EXERCISE DETAILS: Write out all of the data again, exactly as it reads.

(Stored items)
⟨

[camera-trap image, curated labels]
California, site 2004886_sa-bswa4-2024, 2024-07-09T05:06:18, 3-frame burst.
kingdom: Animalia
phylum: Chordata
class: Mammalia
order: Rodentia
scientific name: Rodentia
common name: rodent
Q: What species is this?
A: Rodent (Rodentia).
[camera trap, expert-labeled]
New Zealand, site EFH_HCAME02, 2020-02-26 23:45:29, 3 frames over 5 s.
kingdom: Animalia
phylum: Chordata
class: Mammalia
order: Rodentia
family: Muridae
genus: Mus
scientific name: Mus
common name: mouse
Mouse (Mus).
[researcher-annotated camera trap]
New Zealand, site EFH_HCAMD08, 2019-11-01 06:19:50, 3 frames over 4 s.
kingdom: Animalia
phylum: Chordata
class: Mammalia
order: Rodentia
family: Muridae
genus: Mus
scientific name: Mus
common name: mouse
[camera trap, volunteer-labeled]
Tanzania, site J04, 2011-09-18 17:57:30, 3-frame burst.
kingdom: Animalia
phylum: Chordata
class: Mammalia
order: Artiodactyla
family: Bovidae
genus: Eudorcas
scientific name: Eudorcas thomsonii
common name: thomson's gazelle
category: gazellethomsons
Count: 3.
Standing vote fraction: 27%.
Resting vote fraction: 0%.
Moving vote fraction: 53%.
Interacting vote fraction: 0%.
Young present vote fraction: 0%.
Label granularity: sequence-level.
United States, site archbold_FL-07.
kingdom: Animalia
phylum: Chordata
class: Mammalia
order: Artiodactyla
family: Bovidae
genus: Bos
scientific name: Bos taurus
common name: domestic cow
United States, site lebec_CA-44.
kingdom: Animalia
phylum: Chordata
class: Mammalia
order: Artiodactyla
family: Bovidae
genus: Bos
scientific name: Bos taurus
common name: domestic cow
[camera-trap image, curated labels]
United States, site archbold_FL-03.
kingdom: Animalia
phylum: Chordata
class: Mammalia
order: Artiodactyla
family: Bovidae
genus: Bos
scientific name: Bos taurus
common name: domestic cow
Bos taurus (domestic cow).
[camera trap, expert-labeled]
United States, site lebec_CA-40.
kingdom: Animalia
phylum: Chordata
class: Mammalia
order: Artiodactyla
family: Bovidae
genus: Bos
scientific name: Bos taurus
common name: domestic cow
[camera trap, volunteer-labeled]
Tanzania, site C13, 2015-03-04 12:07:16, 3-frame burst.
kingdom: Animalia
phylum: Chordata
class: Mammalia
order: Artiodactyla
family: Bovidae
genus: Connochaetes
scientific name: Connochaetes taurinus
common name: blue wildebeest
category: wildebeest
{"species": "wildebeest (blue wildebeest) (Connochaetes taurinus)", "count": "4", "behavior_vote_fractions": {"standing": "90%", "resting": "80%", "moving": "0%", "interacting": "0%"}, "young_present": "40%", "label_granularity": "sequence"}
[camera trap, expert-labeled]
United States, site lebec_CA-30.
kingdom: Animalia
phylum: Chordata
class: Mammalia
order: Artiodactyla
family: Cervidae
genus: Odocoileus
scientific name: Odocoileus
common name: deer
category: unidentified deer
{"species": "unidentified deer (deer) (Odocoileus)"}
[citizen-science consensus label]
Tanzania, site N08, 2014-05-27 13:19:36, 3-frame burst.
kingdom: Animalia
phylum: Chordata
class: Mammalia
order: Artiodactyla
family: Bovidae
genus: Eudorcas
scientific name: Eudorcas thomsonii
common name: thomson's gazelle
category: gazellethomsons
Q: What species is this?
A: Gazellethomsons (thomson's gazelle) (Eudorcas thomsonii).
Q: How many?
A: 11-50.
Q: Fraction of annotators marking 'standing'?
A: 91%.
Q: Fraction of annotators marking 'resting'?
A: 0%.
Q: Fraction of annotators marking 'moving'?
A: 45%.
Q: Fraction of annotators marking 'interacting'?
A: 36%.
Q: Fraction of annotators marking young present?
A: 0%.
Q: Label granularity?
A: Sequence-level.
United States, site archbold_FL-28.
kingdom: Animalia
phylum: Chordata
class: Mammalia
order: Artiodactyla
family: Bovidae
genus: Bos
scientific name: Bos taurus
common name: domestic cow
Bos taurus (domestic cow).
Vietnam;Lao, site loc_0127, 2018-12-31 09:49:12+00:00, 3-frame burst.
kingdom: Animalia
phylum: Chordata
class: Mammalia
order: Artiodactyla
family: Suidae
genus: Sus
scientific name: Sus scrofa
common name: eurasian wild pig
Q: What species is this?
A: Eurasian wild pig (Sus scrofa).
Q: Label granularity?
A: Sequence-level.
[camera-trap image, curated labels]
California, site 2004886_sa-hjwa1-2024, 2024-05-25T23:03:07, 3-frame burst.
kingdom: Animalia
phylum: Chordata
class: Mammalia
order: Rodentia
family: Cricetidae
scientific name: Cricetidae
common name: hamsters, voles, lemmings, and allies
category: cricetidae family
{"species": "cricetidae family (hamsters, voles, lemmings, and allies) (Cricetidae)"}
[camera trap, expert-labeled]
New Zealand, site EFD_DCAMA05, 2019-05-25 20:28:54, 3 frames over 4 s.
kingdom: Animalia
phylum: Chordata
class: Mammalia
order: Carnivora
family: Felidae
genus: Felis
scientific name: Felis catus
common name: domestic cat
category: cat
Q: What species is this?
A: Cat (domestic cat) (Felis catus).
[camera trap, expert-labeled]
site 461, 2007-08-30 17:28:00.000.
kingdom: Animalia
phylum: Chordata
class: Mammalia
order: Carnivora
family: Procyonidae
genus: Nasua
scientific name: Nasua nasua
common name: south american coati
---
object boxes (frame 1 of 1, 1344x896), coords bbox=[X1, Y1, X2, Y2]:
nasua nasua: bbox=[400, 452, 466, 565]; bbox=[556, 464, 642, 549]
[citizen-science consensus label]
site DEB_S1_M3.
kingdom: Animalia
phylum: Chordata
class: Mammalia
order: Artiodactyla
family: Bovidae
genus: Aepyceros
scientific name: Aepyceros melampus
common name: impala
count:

⟩

TASK SOLUTION:
[camera-trap image, curated labels]
California, site 2004886_sa-bswa4-2024, 2024-07-09T05:06:18, 3-frame burst.
kingdom: Animalia
phylum: Chordata
class: Mammalia
order: Rodentia
scientific name: Rodentia
common name: rodent
Q: What species is this?
A: Rodent (Rodentia).
[camera trap, expert-labeled]
New Zealand, site EFH_HCAME02, 2020-02-26 23:45:29, 3 frames over 5 s.
kingdom: Animalia
phylum: Chordata
class: Mammalia
order: Rodentia
family: Muridae
genus: Mus
scientific name: Mus
common name: mouse
Mouse (Mus).
[researcher-annotated camera trap]
New Zealand, site EFH_HCAMD08, 2019-11-01 06:19:50, 3 frames over 4 s.
kingdom: Animalia
phylum: Chordata
class: Mammalia
order: Rodentia
family: Muridae
genus: Mus
scientific name: Mus
common name: mouse
[camera trap, volunteer-labeled]
Tanzania, site J04, 2011-09-18 17:57:30, 3-frame burst.
kingdom: Animalia
phylum: Chordata
class: Mammalia
order: Artiodactyla
family: Bovidae
genus: Eudorcas
scientific name: Eudorcas thomsonii
common name: thomson's gazelle
category: gazellethomsons
Count: 3.
Standing vote fraction: 27%.
Resting vote fraction: 0%.
Moving vote fraction: 53%.
Interacting vote fraction: 0%.
Young present vote fraction: 0%.
Label granularity: sequence-level.
United States, site archbold_FL-07.
kingdom: Animalia
phylum: Chordata
class: Mammalia
order: Artiodactyla
family: Bovidae
genus: Bos
scientific name: Bos taurus
common name: domestic cow
United States, site lebec_CA-44.
kingdom: Animalia
phylum: Chordata
class: Mammalia
order: Artiodactyla
family: Bovidae
genus: Bos
scientific name: Bos taurus
common name: domestic cow
[camera-trap image, curated labels]
United States, site archbold_FL-03.
kingdom: Animalia
phylum: Chordata
class: Mammalia
order: Artiodactyla
family: Bovidae
genus: Bos
scientific name: Bos taurus
common name: domestic cow
Bos taurus (domestic cow).
[camera trap, expert-labeled]
United States, site lebec_CA-40.
kingdom: Animalia
phylum: Chordata
class: Mammalia
order: Artiodactyla
family: Bovidae
genus: Bos
scientific name: Bos taurus
common name: domestic cow
[camera trap, volunteer-labeled]
Tanzania, site C13, 2015-03-04 12:07:16, 3-frame burst.
kingdom: Animalia
phylum: Chordata
class: Mammalia
order: Artiodactyla
family: Bovidae
genus: Connochaetes
scientific name: Connochaetes taurinus
common name: blue wildebeest
category: wildebeest
{"species": "wildebeest (blue wildebeest) (Connochaetes taurinus)", "count": "4", "behavior_vote_fractions": {"standing": "90%", "resting": "80%", "moving": "0%", "interacting": "0%"}, "young_present": "40%", "label_granularity": "sequence"}
[camera trap, expert-labeled]
United States, site lebec_CA-30.
kingdom: Animalia
phylum: Chordata
class: Mammalia
order: Artiodactyla
family: Cervidae
genus: Odocoileus
scientific name: Odocoileus
common name: deer
category: unidentified deer
{"species": "unidentified deer (deer) (Odocoileus)"}
[citizen-science consensus label]
Tanzania, site N08, 2014-05-27 13:19:36, 3-frame burst.
kingdom: Animalia
phylum: Chordata
class: Mammalia
order: Artiodactyla
family: Bovidae
genus: Eudorcas
scientific name: Eudorcas thomsonii
common name: thomson's gazelle
category: gazellethomsons
Q: What species is this?
A: Gazellethomsons (thomson's gazelle) (Eudorcas thomsonii).
Q: How many?
A: 11-50.
Q: Fraction of annotators marking 'standing'?
A: 91%.
Q: Fraction of annotators marking 'resting'?
A: 0%.
Q: Fraction of annotators marking 'moving'?
A: 45%.
Q: Fraction of annotators marking 'interacting'?
A: 36%.
Q: Fraction of annotators marking young present?
A: 0%.
Q: Label granularity?
A: Sequence-level.
United States, site archbold_FL-28.
kingdom: Animalia
phylum: Chordata
class: Mammalia
order: Artiodactyla
family: Bovidae
genus: Bos
scientific name: Bos taurus
common name: domestic cow
Bos taurus (domestic cow).
Vietnam;Lao, site loc_0127, 2018-12-31 09:49:12+00:00, 3-frame burst.
kingdom: Animalia
phylum: Chordata
class: Mammalia
order: Artiodactyla
family: Suidae
genus: Sus
scientific name: Sus scrofa
common name: eurasian wild pig
Q: What species is this?
A: Eurasian wild pig (Sus scrofa).
Q: Label granularity?
A: Sequence-level.
[camera-trap image, curated labels]
California, site 2004886_sa-hjwa1-2024, 2024-05-25T23:03:07, 3-frame burst.
kingdom: Animalia
phylum: Chordata
class: Mammalia
order: Rodentia
family: Cricetidae
scientific name: Cricetidae
common name: hamsters, voles, lemmings, and allies
category: cricetidae family
{"species": "cricetidae family (hamsters, voles, lemmings, and allies) (Cricetidae)"}
[camera trap, expert-labeled]
New Zealand, site EFD_DCAMA05, 2019-05-25 20:28:54, 3 frames over 4 s.
kingdom: Animalia
phylum: Chordata
class: Mammalia
order: Carnivora
family: Felidae
genus: Felis
scientific name: Felis catus
common name: domestic cat
category: cat
Q: What species is this?
A: Cat (domestic cat) (Felis catus).
[camera trap, expert-labeled]
site 461, 2007-08-30 17:28:00.000.
kingdom: Animalia
phylum: Chordata
class: Mammalia
order: Carnivora
family: Procyonidae
genus: Nasua
scientific name: Nasua nasua
common name: south american coati
---
object boxes (frame 1 of 1, 1344x896), coords bbox=[X1, Y1, X2, Y2]:
nasua nasua: bbox=[400, 452, 466, 565]; bbox=[556, 464, 642, 549]
[citizen-science consensus label]
site DEB_S1_M3.
kingdom: Animalia
phylum: Chordata
class: Mammalia
order: Artiodactyla
family: Bovidae
genus: Aepyceros
scientific name: Aepyceros melampus
common name: impala
count:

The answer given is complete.